## begin Document extract
Stable Water Parameters in the Reef Aquarium
Temperature
Keeping your temperature stable is probably easier than the other parameters, and just as important. You should strive to keep temperature fluctuation within 1 degree Fahrenheit. If this proves too difficult for your system, 1.5 degrees is still better than 1, but anything over 2 degrees of fluctuation can begin to stress more sensitive creatures.
When performing water changes, try to heat up the new water to the aquarium temperature, especially when performing a water change larger than 10%.
The easiest way to achieve temperature stability is by utilizing a controller for your heating element. Some heaters are efficient enough to keep temperatures stable using the built in thermostat. However, installing a heating element, attached to a separate controller with at least two temperature probes attached, is much more reliable and consistent.
Two temperature probes allow for a more accurate reading of the aquarium's actual temperature. The controller gives more precise control over the on/off reaction times of the element. Choosing a controller that allows multiple elements to be installed also guarantees a more significant, and therefore consistent heat distribution throughout the system.
Salinity
Animals that live in aqueous environments are constantly undergoing osmosis and diffusion. This means, they are always balancing the concentration of water, and the solids dissolved in it, inside and outside of their tissues.
If the concentration of the major dissolved solids (in this case salt) in the water is constantly changing, then the animals become stressed by spending too much energy trying to correct these changes in concentration.
Additionally, water moves through the tissue via osmosis, which takes no metabolic energy, but can still significantly affect the concentration of other dissolved solids, causing stress on the animal.
However, if the salinity is always the same, the animals can spend their energy on their immune system, growth, and other metabolic functions.
There are many solids dissolved in seawater, but salinity is the measure of NaCl, sodium chloride, which makes up nearly 70% of seawater. Keeping salinity stable is far more important than alkalinity, calcium, magnesium, trace elements, and organics. Once your salinity is stable, then you can focus on the lesser concentrated solids in the water.
Why Would Salinity Change?
Salinity can change for many reasons. The most common and quickest to occur is evaporation of water from the tank, resulting in a rise in salinity. This is easy to offset by adding RODI, or non-salinized freshwater, back to the aquarium, at the same rate it evaporates.
This can be done manually, by pouring freshwater into the aquarium from a storage container, which is sealed when not in use, or as you make it. Marking where the top of the water level should always be in your aquarium, allows you to refill to that mark consistently as the tank water evaporates.
Another option is to install an automatic top off. This method, once installed, takes care of itself. Some versions still have a reservoir that needs to be refiled. Other versions hook directly up to the RODI system. The latter is not as safe as having a top off reservoir, because if the float valve, water sensor, and its backups fail, the RODI system will continue to feed water into the aquarium indefinitely. A reservoir will only dump the reservoir’s amount of water into the tank if it fails.
## end Document extract
## begin Extracted entries
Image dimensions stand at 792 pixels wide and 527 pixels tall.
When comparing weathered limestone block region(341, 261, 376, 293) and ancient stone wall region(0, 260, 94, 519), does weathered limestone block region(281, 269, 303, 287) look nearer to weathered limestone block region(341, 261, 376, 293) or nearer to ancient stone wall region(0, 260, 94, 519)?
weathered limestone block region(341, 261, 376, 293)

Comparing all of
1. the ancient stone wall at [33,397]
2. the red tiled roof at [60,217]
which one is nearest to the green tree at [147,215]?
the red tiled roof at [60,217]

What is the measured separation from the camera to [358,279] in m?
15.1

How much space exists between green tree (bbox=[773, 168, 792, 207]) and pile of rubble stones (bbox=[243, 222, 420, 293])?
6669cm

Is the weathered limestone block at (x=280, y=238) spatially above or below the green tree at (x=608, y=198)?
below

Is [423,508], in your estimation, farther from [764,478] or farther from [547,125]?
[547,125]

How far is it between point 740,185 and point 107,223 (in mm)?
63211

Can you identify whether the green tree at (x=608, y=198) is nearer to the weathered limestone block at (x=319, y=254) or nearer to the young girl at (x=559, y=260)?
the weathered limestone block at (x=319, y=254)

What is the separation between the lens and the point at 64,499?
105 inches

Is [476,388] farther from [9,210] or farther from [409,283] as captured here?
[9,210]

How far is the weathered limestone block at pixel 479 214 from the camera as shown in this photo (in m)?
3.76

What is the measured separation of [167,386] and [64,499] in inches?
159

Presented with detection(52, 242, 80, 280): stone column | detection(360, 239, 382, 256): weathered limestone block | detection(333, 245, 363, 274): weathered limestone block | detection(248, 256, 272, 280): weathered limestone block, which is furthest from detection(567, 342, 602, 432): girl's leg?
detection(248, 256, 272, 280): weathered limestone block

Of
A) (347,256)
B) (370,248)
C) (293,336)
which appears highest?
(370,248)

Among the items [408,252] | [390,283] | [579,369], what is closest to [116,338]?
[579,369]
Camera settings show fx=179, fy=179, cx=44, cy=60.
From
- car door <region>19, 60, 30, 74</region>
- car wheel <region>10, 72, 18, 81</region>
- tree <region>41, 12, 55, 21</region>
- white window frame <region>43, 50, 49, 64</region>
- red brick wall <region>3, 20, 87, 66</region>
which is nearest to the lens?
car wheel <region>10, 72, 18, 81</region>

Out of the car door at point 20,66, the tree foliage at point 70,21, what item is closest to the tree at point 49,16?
## end Extracted entries
> List of tasks:
1) According to the reef aquarium text, about what share of seawater does sodium chloride make up?
2) Resume the reef aquarium text from the point where it stops.
The records come from a separate source, unrelated to the reef aquarium text.

> Answers given:
1) Nearly 70%.

2)
Salinity can also change when the new water mixed for water changes is not accurate. When performing water changes, always recalibrate the tool you use to measure salinity. Measure the salinity of the aquarium and the new water. If your tank reads high, lower the salinity in the new water and vice versa.
For example, if your tank is at 36 ppt and you want it at 35 ppt, and you are doing a 10% water change, then the new water needs to be at 26 ppt. If you're doing a 50% water change, then the new water should be mixed at 34 ppt to bring your tank to 35 ppt.
That's just the math though. It is more practical and safer to adjust salinity slowly over several water changes.
Another common way salinity can change is if you are dosing sodium bicarbonate or sodium carbonate with calcium chloride. As the animals use the bicarbonates or carbonates and the calcium, the sodium and the chloride combine into sodium chloride (salt), and raise the salinity.
There are several ways to go about correcting this, the most common is the method from above. Measure the salinity of your aquarium before your water changes and mix the new water to the correct salinity to bring your aquarium back down to 35 ppt.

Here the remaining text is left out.